Number of remaining columns after deletion: 6
Rows remain the same with 360 rows.


# One Pager Reflection

  One of the biggest challenges for this project was managing my time
effectively and approaching problems in ways that would save the most time, while also meeting the criteria required of us. Due to my surgery, I could not get much guidance on what the expectation was for the ETL pipeline to look like. I realized that while this may be a detriment compared to my peers, this is what my experience in the corporate world will look like when I am assigned a project. I also realized that there are many different ways that this project could look.

For example, for the transform portion of the pipeline, I decided to make a separate code chunk for each possible conversion. There may have been people who only had three code chunks and prompted the user to pick which conversion they desired. There may have even been people who did one code chunk, prompting the user both for an input and output type. I decided that my approach was the best for me because it did not require much complex coding, and it was still functional. The downside is, of course, that this took a lot of time to write out and test each option. The easiest aspect of the project, on the other hand, was loading data from different sources. Even when one of the links I was using as a data source stopped working, I could easily swap it out with a different data source, and the structure was all in place.

In any corporate environment, different people are comfortable with different tools and data sources. With a project like this, we expand our skillset to become comfortable with all types of data sources.

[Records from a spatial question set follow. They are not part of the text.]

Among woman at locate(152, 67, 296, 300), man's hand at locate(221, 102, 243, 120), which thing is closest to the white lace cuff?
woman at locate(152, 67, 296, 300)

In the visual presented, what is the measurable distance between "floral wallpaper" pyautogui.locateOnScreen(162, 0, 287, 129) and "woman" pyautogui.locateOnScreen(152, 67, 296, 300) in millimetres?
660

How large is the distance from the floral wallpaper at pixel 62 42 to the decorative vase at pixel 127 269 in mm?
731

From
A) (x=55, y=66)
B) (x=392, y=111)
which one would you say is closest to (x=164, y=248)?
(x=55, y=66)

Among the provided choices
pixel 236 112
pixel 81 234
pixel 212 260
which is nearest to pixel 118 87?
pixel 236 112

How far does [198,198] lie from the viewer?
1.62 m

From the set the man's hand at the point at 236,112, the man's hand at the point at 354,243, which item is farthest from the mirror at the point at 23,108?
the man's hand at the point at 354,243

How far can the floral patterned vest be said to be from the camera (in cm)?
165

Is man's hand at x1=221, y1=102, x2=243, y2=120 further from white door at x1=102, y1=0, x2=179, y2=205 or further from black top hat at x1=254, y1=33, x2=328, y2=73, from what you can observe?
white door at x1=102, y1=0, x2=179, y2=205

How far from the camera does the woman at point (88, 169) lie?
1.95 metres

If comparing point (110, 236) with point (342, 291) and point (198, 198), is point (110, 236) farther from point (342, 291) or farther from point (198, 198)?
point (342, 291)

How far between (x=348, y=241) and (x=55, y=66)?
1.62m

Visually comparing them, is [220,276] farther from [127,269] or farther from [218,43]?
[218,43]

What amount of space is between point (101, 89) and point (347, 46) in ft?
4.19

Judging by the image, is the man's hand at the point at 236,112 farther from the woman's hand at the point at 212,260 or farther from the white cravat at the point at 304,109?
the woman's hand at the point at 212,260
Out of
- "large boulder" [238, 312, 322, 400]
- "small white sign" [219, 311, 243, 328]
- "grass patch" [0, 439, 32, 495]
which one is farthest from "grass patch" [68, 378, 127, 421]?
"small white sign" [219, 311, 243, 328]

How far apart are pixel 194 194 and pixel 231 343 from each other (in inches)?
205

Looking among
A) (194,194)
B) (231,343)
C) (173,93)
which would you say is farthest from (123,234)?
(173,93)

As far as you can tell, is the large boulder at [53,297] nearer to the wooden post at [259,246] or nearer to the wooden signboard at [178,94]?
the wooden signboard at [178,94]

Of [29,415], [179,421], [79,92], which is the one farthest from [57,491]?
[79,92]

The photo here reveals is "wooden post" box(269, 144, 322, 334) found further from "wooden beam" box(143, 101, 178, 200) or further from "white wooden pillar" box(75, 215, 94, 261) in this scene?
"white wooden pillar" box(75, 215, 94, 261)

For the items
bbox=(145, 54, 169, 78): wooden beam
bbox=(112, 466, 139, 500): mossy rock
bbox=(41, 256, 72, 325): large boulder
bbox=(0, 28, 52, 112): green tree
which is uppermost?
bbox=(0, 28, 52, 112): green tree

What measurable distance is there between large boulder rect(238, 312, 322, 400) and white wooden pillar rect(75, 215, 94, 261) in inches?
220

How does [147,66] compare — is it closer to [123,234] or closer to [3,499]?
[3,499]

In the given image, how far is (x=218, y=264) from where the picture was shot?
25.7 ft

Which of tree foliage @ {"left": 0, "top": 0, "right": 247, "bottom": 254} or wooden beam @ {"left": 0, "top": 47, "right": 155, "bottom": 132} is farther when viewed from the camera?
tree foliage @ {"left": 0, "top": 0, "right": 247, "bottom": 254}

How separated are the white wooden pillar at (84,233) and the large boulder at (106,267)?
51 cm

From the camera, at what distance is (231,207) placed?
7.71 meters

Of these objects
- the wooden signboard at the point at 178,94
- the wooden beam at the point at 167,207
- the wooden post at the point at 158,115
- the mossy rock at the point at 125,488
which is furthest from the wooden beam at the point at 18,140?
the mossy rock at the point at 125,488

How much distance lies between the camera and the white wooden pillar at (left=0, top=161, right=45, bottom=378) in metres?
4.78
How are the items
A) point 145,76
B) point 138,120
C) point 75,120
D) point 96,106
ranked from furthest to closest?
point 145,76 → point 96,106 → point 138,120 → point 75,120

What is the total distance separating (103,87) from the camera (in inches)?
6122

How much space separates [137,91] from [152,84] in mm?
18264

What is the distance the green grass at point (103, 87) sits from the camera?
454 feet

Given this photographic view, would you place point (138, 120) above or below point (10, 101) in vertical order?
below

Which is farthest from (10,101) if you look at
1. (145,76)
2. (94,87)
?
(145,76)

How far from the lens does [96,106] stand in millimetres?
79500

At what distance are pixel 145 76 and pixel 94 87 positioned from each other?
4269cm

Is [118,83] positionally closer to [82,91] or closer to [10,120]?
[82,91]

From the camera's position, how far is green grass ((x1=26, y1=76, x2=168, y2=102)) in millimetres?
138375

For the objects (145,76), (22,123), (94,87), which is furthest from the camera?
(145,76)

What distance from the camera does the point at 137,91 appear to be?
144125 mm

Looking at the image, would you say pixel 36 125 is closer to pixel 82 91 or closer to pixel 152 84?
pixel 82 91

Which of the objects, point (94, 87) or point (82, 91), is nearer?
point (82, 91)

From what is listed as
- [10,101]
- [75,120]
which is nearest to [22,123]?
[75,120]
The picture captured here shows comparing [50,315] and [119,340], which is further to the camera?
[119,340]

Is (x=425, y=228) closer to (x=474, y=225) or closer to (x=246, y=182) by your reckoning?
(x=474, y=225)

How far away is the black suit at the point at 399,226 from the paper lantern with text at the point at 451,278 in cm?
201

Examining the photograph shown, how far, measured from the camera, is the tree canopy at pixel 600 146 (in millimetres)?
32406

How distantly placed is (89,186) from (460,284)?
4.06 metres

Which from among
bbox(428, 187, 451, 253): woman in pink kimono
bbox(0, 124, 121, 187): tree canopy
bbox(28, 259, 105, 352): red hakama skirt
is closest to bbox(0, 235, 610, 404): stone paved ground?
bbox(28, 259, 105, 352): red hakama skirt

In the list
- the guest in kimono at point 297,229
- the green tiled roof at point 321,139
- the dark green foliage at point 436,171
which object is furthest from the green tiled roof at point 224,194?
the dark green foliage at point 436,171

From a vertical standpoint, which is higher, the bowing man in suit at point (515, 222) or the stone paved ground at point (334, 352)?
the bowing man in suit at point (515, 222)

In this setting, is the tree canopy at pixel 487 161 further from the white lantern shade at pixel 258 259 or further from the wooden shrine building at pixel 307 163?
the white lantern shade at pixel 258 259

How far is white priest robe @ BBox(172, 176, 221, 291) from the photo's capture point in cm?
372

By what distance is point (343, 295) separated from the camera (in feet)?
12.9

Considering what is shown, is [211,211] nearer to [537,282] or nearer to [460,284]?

Also, if we are working alongside other people who, perhaps, have only seen CSV files, we can easily and quickly convert a SQL file to a CSV file so they are more easily able to digest the information and work with it. Also, certain operations are much easier to do with different data sources. For example, it is much easier to sift through data by different attributes of the data points in a SQL file, because the structure is very rigid. However, it is easier to input raw data into something like a JSON file, because the structure is very fluid and can have as many layers as the user would like it to have.

Overall, despite the difficulties I encountered, I found the project to be very helpful in furthering my skills as a data scientist. I am confident that I can work with many different types of data sources, and that I can work throughout the data pipeline. I think these skills will become very useful in my later data science classes.